The April-June expansion in the gross domestic product — the economy's total output of goods and services — is up slightly from a 3 percent estimate made a month ago, the Commerce Department reported Thursday. It is the strongest performance since the economy grew at a 3.2 percent pace in the first quarter of 2015. The upward revision reflected larger farm stockpiles.

The year started with a lackluster 1.2 percent gain in the first quarter. Economists believe growth has slowed again to around 2 percent in the current quarter.

The revised figure was the government's third and final look at GDP for the April-June period, and left GDP rising at an average 2 percent pace over the first six months of the year. That matches the lackluster average annual growth rates seen since the recovery from the Great Recession began in mid-2009.

Analysts have been busy trimming their forecasts for the current July-September quarter to reflect the adverse effects of hurricanes Harvey, Irma and Maria that have hit in recent weeks. But many are optimistic that growth will bounce back quickly as rebuilding gets underway.

Estimates over how much the hurricanes will trim from growth vary from a high of perhaps a 1.7 percentage point reduction in growth this quarter to those who see a smaller impact of around 0.5 percentage point.

Gus Faucher, chief economist at PNC, said he had reduced his third-quarter forecast to 2.7 percent, down by 0.5 percentage point. He noted that various readings on the economy from retail sales to auto sales and industrial production have been weaker since the hurricanes hit but he said the declines have so far been moderate.
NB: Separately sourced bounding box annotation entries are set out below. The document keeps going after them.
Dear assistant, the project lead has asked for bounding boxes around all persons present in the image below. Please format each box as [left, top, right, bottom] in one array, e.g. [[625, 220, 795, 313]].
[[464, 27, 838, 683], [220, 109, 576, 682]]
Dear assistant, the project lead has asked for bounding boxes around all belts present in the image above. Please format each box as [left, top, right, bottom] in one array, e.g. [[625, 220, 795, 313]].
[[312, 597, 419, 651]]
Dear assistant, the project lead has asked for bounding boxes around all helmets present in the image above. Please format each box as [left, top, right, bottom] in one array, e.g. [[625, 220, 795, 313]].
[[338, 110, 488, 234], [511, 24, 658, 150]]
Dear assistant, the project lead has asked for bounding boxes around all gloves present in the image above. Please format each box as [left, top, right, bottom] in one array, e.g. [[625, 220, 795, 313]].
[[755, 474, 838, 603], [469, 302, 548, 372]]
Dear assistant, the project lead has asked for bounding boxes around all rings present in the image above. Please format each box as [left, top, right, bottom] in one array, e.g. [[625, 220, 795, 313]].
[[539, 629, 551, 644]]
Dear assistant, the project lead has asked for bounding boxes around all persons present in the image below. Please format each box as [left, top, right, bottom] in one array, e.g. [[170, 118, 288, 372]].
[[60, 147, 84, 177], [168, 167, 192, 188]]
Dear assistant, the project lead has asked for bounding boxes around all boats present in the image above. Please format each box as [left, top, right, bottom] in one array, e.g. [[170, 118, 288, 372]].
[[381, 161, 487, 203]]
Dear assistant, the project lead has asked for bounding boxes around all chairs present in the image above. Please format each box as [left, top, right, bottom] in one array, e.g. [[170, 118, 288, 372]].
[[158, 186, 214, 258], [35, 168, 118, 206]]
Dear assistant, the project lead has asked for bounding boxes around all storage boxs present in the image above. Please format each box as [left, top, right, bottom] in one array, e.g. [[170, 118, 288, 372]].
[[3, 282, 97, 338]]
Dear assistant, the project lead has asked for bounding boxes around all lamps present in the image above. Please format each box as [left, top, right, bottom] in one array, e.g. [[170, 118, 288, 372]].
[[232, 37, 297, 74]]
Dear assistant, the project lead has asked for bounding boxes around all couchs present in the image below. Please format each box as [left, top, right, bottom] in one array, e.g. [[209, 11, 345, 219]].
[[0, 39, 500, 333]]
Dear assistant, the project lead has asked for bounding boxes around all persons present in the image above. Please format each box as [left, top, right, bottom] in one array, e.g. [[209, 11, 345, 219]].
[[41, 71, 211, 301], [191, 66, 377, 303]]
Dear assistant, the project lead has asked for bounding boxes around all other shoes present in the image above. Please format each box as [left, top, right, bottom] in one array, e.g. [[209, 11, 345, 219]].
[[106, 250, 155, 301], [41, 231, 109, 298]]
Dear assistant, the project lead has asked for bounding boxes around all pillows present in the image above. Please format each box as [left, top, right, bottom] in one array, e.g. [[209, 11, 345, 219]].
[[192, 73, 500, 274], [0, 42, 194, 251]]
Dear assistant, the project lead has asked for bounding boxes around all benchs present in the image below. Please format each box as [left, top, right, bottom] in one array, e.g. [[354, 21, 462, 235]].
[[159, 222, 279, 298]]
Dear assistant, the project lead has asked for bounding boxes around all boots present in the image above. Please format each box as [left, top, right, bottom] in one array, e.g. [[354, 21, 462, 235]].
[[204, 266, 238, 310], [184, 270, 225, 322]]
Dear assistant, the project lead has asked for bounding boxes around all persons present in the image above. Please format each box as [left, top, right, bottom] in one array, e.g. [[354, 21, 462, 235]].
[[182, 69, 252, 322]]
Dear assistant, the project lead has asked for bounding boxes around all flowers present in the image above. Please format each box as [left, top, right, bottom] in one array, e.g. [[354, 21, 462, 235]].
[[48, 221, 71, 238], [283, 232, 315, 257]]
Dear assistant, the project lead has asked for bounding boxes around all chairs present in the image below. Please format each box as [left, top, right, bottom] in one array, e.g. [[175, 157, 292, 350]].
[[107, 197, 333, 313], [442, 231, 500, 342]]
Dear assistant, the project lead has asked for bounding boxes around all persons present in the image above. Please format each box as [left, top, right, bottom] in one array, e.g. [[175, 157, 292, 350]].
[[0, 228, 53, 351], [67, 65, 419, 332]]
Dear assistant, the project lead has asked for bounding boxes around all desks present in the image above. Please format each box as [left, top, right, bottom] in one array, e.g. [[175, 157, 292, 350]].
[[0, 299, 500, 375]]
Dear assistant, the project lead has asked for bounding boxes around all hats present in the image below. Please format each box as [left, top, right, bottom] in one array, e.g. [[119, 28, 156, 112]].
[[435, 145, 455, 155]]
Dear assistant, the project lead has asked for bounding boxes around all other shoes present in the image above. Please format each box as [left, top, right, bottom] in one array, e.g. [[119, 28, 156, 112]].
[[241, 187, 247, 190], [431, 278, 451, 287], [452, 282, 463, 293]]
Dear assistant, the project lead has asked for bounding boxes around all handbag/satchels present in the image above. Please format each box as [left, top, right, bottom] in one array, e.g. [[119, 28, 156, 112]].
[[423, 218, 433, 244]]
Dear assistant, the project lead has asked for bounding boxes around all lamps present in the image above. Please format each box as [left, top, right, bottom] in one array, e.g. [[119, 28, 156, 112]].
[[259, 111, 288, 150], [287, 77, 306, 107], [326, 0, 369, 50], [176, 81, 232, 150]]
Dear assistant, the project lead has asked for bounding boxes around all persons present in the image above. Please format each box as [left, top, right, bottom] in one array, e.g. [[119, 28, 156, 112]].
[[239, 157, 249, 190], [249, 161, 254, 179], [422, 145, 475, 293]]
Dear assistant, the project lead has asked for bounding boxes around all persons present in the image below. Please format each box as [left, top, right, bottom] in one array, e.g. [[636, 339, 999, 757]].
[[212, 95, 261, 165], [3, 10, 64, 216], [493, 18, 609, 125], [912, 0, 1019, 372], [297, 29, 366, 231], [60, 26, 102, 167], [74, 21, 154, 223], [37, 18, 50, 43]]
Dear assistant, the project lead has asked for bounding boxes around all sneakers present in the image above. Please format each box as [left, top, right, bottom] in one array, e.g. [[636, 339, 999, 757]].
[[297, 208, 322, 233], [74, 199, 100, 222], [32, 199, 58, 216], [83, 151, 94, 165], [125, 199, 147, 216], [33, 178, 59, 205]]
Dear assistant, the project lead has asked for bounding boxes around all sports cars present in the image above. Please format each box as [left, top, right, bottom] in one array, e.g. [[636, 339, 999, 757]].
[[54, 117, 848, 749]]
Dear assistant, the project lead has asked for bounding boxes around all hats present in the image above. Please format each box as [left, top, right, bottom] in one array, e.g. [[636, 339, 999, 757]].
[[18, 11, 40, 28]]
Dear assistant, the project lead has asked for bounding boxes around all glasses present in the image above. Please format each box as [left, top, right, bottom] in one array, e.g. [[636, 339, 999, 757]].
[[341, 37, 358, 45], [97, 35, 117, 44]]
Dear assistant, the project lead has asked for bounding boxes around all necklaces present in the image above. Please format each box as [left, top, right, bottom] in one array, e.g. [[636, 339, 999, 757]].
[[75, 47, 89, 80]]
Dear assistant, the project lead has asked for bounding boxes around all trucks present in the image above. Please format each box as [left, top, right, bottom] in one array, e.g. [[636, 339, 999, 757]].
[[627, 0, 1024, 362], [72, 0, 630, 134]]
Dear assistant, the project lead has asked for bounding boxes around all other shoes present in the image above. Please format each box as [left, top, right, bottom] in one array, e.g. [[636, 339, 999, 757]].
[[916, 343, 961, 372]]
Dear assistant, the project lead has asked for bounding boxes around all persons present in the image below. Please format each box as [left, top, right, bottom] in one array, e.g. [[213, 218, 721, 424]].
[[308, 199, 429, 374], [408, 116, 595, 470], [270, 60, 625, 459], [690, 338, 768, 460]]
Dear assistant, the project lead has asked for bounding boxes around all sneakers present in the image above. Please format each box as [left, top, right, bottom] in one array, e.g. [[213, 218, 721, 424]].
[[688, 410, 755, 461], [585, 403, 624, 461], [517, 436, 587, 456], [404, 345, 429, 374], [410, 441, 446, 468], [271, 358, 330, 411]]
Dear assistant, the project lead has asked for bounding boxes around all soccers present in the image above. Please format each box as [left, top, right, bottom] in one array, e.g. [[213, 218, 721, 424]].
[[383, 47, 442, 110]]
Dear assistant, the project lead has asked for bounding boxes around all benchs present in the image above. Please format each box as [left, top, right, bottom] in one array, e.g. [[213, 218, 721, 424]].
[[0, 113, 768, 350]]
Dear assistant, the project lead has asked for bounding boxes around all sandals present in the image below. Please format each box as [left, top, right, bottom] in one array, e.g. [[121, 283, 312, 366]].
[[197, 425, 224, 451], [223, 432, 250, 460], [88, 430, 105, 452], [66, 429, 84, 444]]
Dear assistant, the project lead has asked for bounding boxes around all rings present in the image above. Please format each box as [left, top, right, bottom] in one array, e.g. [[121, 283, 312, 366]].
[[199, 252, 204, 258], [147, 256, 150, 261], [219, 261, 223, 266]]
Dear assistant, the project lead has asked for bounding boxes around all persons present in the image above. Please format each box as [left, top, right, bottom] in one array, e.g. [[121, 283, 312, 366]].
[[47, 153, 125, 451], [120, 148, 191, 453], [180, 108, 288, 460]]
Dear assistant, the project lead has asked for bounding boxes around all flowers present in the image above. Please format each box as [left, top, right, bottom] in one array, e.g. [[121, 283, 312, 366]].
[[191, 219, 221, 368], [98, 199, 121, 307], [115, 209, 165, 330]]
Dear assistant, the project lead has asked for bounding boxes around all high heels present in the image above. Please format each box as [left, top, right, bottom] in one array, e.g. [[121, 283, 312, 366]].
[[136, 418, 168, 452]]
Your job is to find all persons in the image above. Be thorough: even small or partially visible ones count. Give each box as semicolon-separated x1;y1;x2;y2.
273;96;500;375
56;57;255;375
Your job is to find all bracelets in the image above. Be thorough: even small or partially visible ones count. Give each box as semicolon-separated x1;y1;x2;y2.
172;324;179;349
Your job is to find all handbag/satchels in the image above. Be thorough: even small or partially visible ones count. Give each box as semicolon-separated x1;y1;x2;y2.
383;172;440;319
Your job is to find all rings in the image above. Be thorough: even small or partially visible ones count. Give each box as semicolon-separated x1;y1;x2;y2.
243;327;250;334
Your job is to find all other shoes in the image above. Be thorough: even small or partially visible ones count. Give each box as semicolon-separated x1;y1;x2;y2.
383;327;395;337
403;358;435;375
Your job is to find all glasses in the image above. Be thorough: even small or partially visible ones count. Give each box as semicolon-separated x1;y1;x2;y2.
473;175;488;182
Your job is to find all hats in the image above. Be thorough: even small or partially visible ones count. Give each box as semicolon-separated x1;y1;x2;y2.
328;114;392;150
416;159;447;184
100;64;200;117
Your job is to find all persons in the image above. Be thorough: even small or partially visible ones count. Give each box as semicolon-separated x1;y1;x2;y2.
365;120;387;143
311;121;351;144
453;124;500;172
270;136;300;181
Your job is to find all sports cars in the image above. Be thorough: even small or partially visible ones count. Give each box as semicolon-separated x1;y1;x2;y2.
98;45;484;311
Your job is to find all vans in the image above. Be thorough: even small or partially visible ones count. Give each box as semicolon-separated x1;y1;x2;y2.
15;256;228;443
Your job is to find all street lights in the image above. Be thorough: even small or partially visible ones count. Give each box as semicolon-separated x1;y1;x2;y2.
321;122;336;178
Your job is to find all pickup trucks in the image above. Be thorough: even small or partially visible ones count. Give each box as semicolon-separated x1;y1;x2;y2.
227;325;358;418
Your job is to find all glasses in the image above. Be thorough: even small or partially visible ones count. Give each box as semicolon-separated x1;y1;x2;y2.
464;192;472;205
While some analysts see third-quarter growth slowing to perhaps 1.5 percent, many believe growth will rebound in the final three months of the year to perhaps as high as 3 percent.

"By the middle of 2018, the economy will be back to its pre-hurricane path," Faucher predicted.

Economists at Moody's Analytics have estimated that hurricanes Harvey and Irma will end up costing in total around $167 billion when taking into account property damage and lost economic output. That estimate would put the two storms together close to the total devastation in 2005 caused by Hurricane Katrina, the most expensive natural disaster in U.S. history.

For the whole year, forecasters with the National Association for Business Economics expect the economy will grow a modest 2.2 percent in 2017 and 2.4 percent in 2018.

That would be up from the weak 1.5 percent growth seen in 2016 but it is far below the growth rates of 3 percent or better that President Donald Trump is pledging to produce with his economic program of tax cuts, regulatory relief and tougher enforcement of foreign trade deals.

In the final look at second-quarter GDP, the government said that consumer spending, which accounts for nearly 70 percent of economic activity, grew at a solid 3.3 percent rate in the spring, unchanged from the initial estimate. Business investment in equipment was also unchanged from the previous estimate, posting a solid increase of 8.8 percent at an annual rate.

Trump traveled to Indiana on Wednesday to tout the benefits of the tax plan his administration and congressional Republicans unveiled earlier in the day.

"Our country and our economy cannot take off like they should unless we dramatically reform America's outdated, complex and extremely burdensome tax code," Trump told the crowd, urging them to lobby Congress to win passage of the first major revamp of the nation's tax code in a generation.

The sweeping plan would deeply cut levies for corporations, simplify everyone's tax brackets and nearly double the standard deduction used by most Americans. However, the measure is expected to face strong opposition from Democrats who contend it is tilted too much to the wealthy and would explode future deficits.